Kalau di Indonesia ada lebih kurang lima juta guru/pendidik dan setidaknya ada lima puluh juta siswa/peserta didik, secara kasar maka setidaknya seorang guru hanya diperbolehkan berhadapan dengan 10 – 15 siswa dalam satu ruang kelas. Mana mungkin, sedang semua kita tahu bahwa setiap kelas biasanya berisi 30 – 40 peserta didik. Oooh rumitnya persiapan belajar secara tatap muka, padahal mengajar siswa 15 atau 30 itu sama, hanya saja yang membedakan adalah efektivitas pembelajaran namun, apabila guru dapat mengelola kelas dengan baik maka tidaklah terlalu sulit berlangsungnya Proses Belajar Mengajar (PBM) itu.
Didukung dengan teknologi pendidikan yang berkembang pesat saat ini, kiranya pendidik dapat berinteraksi dengan peserta didiknya dengan asyik dan pembelajaran menjadi PAIKEM (Pembelajaran – Aktif – Inovatif – Kreatif – Efektif – Menyenangkan). Guru berperan sebagai fasilitator dan memfasilitasi pembelajaran dengan memanfaatkan teknologi dan komunikasi. Selain bertindak sebagai fasilitator, guru adalah juga seorang motivator, administrator, mediator dan evaluator. Oleh karena itu, jadilah educator yang handal niscaya siswa tidak kendor dalam menempuh studinya dan tetap dapat meraih cita-citanya, walau covid masih mengintip.
Berbicara tentang teknologi pendidikan, guru dituntut adaptif dalam penguasaan teknologi dan juga kemampuan pedagogisnya dalam PJJ (Pembelajaran Jarak Jauh); demikian juga halnya dengan siswa, memang keduanya ibarat sepasang ‘sumpit’ yang bekerja sama dalam PBM (Proses Belajar Mengajar). Oleh karena itu, baik pendidik maupun peserta didik hendaknya dapat bersinergi, berkolaborasi dan berkordinasi, serta berkomunikasi dengan efektif dan efisien (mangkus dan sangkil).
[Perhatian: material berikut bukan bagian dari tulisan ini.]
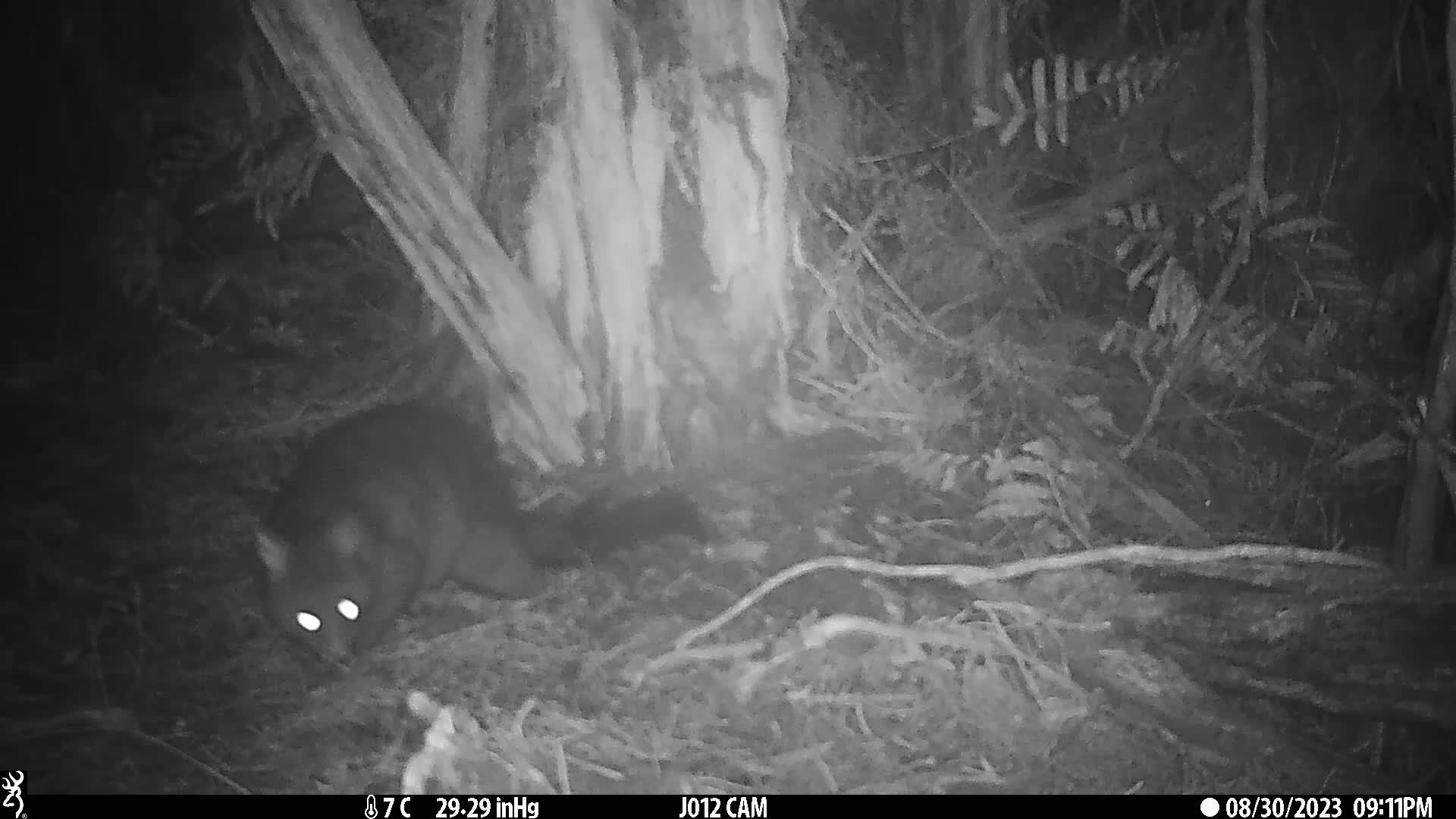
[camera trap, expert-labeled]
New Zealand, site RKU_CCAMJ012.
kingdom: Animalia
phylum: Chordata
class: Mammalia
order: Diprotodontia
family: Phalangeridae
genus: Trichosurus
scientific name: Trichosurus vulpecula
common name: common brushtail possum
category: possum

Percayalah, bahwa sekalipun covid-19 masih menghimpit, tapi pendidikan harus tetap eksis dan bahkan bangkit. Nicaya Indonesia menjadi bangsa yang maju sejajar dengan bangsa-bangsa lain di dunia di era globalisasi ini. Selamat berjuang pahlawanku, jasamu tiada tara. Aku bisa pandai karena pak guru dan bu guru; aku bisa bijak juga karena pak guru dan bu guru. Mari kita terus berusaha dan berdoa, kiranya usaha pemerintah tentang gencarnya pemberian vaksinasi kepada tenaga pendidik dan tenaga kependidikan tidak menjadi sia-sia.